Two years ago, a fatal train accident occurred in Greece. Among the 57 people who died, there were many students. Today Greece is put on hold due to protests and strikes against the government. On campus, some 150 – primarily Greek – students showed their solidarity with the protesters in their homeland.
Food safety student Paraskevi Kouroglou explains that today’s protest on campus is mainly to show solidarity with the protesters in Greece, but also with the relatives of those killed in the train accident. The student says the protesters want the truth because it is still being hushed up. ‘There is so much evidence that many more deaths than the official number were caused by flammable illegal substances. There are even recordings made on iPhones of people after the accident – who were alive at the time – who subsequently died because of those chemicals.’ Wageningen students are extra involved in the Greek protest because the passengers who died included many students, on their way back home from carnival.
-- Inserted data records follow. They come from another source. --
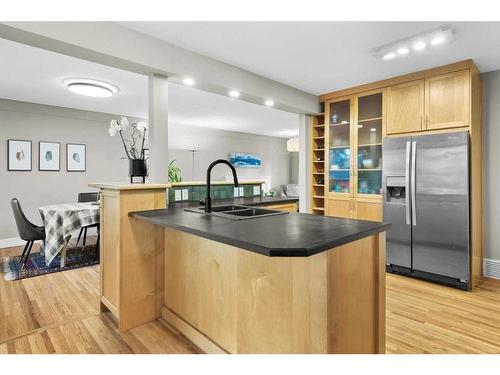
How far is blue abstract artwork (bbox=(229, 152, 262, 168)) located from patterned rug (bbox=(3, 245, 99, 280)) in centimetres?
424

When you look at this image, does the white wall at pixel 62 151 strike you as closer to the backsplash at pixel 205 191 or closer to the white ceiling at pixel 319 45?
the backsplash at pixel 205 191

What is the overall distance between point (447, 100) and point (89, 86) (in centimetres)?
423

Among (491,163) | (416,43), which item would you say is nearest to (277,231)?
(416,43)

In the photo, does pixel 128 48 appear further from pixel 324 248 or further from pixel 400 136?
pixel 400 136

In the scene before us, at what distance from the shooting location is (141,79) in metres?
3.70

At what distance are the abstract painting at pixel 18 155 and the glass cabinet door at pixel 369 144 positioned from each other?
5216 mm

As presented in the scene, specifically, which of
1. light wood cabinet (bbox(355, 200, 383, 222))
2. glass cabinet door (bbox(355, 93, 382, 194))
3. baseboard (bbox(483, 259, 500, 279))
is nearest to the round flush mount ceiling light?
glass cabinet door (bbox(355, 93, 382, 194))

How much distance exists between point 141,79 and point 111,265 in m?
2.47

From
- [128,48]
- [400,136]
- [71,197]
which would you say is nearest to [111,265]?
[128,48]

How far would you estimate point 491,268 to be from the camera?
337cm

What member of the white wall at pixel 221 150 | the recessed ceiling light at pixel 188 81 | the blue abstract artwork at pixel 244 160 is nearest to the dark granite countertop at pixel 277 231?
the recessed ceiling light at pixel 188 81

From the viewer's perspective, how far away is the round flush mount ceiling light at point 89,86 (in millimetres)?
3711

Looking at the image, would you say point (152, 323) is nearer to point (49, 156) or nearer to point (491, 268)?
point (491, 268)

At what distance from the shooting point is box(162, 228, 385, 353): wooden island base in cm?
129
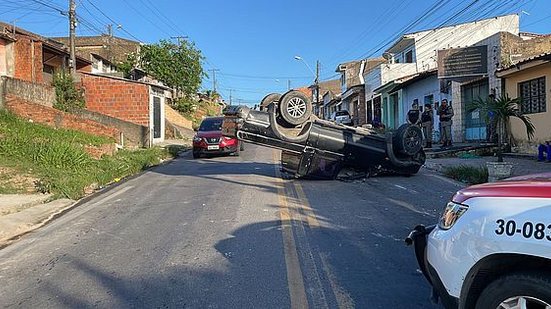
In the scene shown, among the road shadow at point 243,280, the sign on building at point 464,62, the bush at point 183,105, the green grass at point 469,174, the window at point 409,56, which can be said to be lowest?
the road shadow at point 243,280

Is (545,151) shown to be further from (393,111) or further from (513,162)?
(393,111)

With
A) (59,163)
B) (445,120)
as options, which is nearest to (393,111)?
(445,120)

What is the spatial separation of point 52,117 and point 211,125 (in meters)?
6.75

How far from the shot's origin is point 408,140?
41.6 ft

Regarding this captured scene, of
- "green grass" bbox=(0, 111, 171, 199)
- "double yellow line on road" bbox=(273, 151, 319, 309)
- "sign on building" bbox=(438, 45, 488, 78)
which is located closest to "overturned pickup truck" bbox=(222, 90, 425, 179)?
"double yellow line on road" bbox=(273, 151, 319, 309)

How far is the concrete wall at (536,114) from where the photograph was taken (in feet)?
50.5

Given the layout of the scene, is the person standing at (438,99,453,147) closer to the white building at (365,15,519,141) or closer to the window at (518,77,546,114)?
the window at (518,77,546,114)

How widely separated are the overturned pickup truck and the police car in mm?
8293

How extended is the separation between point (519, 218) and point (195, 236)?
16.2 ft

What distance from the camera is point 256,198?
33.1 feet

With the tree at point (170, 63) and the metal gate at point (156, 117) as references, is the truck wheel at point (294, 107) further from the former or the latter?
the tree at point (170, 63)

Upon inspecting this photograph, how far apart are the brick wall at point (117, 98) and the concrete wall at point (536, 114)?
1753cm

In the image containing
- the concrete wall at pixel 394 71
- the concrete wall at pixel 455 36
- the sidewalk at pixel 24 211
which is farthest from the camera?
the concrete wall at pixel 394 71

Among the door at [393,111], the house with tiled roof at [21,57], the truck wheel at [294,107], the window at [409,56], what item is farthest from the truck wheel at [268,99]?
the window at [409,56]
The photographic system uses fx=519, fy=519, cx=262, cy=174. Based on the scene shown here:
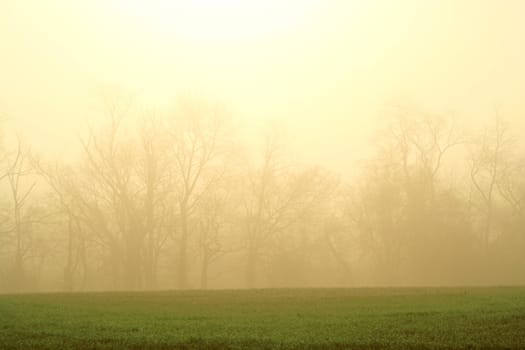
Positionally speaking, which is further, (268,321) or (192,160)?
(192,160)

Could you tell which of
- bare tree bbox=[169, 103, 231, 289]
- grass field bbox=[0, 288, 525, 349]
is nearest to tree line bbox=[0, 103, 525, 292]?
bare tree bbox=[169, 103, 231, 289]

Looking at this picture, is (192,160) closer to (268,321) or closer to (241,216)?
(241,216)

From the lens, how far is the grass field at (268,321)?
13.9 m

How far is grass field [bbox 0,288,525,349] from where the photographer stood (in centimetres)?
1386

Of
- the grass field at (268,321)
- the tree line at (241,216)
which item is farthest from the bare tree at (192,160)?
the grass field at (268,321)

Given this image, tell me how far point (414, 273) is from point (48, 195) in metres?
40.1

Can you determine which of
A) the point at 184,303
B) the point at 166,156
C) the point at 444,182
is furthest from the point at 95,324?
the point at 444,182

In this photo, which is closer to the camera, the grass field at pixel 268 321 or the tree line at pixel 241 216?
the grass field at pixel 268 321

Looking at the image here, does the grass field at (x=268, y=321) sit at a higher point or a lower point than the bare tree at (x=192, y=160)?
lower

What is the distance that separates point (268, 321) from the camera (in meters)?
18.3

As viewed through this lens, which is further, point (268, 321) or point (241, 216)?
point (241, 216)

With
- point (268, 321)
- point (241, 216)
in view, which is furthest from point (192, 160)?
point (268, 321)

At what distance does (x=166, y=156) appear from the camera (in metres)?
55.8

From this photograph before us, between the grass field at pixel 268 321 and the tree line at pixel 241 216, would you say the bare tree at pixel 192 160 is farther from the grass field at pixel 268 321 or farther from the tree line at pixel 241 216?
the grass field at pixel 268 321
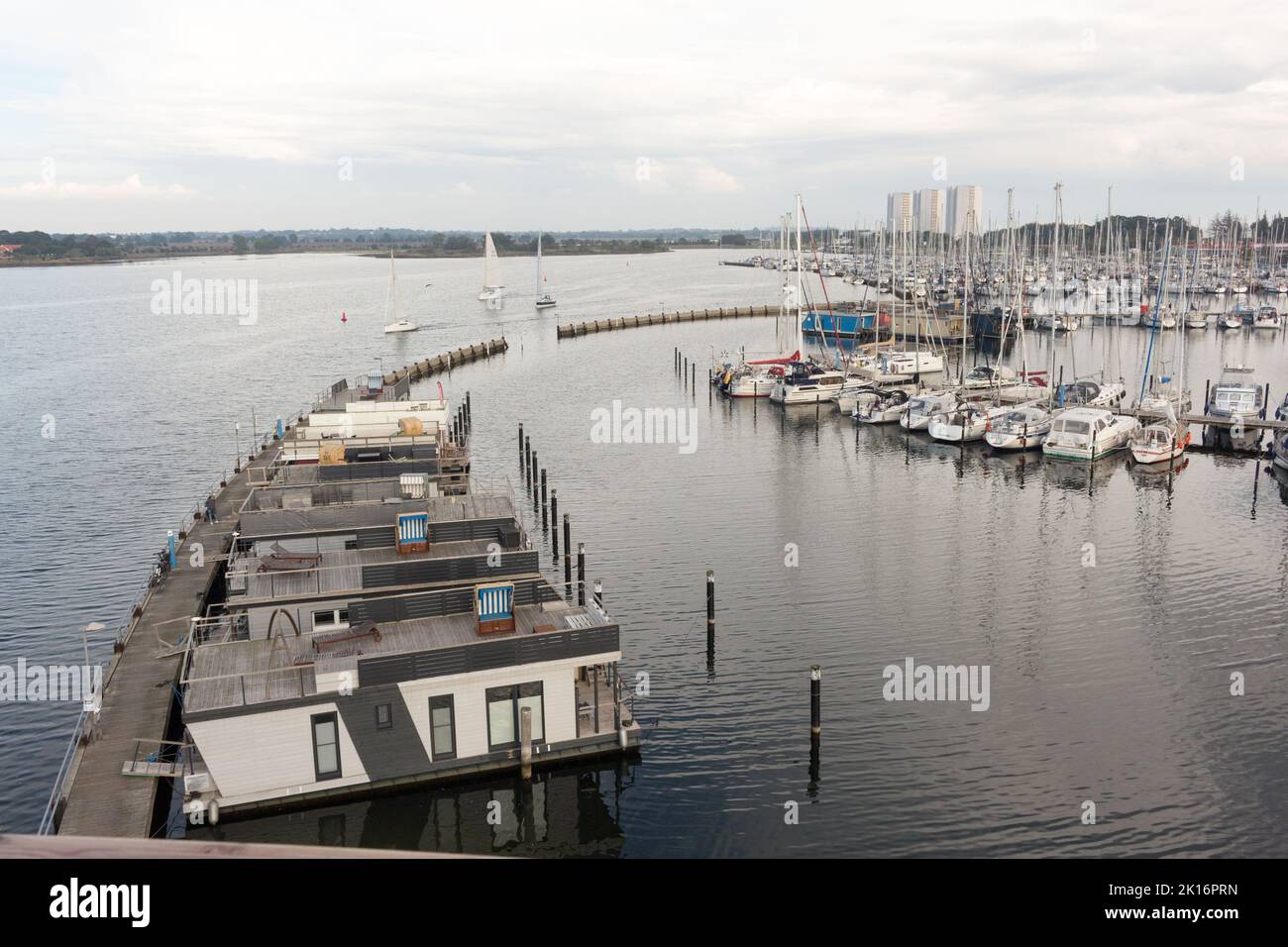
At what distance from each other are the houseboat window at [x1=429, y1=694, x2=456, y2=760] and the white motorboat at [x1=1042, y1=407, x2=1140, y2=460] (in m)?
54.1

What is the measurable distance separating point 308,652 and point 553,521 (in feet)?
73.6

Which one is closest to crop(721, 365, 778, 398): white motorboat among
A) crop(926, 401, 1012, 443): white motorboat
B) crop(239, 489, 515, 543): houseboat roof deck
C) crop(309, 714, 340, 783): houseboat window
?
crop(926, 401, 1012, 443): white motorboat

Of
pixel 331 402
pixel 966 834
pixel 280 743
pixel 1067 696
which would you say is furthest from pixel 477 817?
pixel 331 402

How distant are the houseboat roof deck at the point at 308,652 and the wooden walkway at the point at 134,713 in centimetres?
241

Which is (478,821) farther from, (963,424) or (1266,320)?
(1266,320)

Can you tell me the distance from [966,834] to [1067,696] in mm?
9947

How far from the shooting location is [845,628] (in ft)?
128

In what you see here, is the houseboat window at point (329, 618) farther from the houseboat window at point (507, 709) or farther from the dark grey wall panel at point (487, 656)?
the houseboat window at point (507, 709)

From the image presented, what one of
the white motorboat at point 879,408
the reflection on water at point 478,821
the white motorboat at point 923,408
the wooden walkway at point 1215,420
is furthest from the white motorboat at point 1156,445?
the reflection on water at point 478,821

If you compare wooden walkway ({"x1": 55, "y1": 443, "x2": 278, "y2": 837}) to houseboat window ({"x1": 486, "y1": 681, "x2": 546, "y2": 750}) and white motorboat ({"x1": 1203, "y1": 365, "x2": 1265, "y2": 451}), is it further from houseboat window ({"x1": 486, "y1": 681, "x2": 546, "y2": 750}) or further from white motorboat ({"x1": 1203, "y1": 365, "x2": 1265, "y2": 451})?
white motorboat ({"x1": 1203, "y1": 365, "x2": 1265, "y2": 451})

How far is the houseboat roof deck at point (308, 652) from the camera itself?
25.8 m

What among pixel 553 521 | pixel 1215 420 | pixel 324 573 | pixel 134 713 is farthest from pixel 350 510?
pixel 1215 420
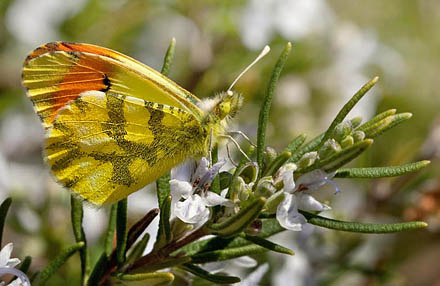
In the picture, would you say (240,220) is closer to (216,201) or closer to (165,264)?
(216,201)

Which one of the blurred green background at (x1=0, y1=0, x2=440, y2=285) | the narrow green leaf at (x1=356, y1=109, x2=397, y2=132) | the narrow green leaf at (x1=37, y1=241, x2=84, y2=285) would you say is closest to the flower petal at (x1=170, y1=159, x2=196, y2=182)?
the narrow green leaf at (x1=37, y1=241, x2=84, y2=285)

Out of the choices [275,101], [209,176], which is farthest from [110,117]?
[275,101]

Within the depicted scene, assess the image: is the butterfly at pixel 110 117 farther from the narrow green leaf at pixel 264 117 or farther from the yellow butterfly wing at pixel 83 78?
the narrow green leaf at pixel 264 117

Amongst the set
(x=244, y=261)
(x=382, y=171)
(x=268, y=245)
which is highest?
(x=382, y=171)

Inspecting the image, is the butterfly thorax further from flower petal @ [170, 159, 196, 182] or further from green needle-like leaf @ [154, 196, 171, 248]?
green needle-like leaf @ [154, 196, 171, 248]

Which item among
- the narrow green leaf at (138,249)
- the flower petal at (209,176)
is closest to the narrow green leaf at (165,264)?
the narrow green leaf at (138,249)

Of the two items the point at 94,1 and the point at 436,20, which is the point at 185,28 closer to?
the point at 94,1
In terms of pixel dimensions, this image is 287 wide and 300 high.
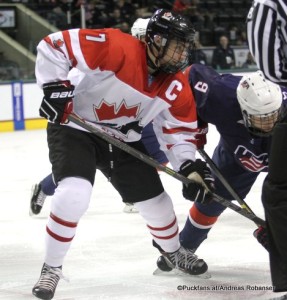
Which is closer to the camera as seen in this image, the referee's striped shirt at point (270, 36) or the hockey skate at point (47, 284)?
the referee's striped shirt at point (270, 36)

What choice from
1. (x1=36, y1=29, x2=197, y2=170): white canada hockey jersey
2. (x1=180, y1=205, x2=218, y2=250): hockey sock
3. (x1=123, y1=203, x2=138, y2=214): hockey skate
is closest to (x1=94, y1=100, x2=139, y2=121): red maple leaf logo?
(x1=36, y1=29, x2=197, y2=170): white canada hockey jersey

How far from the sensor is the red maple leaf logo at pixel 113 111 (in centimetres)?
233

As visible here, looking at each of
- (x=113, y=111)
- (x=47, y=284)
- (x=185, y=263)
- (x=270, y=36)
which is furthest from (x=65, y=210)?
(x=270, y=36)

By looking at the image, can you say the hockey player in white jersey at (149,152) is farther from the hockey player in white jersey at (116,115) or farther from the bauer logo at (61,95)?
the bauer logo at (61,95)

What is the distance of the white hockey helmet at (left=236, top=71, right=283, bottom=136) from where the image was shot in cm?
224

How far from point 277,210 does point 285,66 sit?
359mm

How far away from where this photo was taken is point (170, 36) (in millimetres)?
2260

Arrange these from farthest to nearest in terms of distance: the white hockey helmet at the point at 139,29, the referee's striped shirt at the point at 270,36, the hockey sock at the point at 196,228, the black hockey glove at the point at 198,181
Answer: the white hockey helmet at the point at 139,29 < the hockey sock at the point at 196,228 < the black hockey glove at the point at 198,181 < the referee's striped shirt at the point at 270,36

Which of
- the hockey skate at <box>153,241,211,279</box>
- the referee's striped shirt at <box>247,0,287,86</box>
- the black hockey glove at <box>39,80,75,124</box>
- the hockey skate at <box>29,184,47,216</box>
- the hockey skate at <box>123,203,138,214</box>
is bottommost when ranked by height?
the hockey skate at <box>123,203,138,214</box>

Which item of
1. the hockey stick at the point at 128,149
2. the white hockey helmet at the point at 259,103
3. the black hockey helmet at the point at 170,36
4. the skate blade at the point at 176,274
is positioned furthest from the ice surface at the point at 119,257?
the black hockey helmet at the point at 170,36

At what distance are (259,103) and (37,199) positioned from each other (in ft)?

A student next to Kouroglou shows videos of Athens that he has just received; the streets in the capital are brimming with people participating in the protest.
Greek Prime Minister Mitsotakis spoke earlier of a ‘tragic human error’. That statement is bizarre and a lie, says Kouroglou: ‘A new independent and damning report shows that the track was also badly outdated. The fault lies very clearly with the government and with the railroad company. And so, the government is withholding evidence. The huge explosion that occurred after the accident could never have been caused by oil or fuel. The government must stop dismissing all the evidence as conspiracies and admit that the accident was human error. We finally want justice after two years, we want openness, we want the truth.’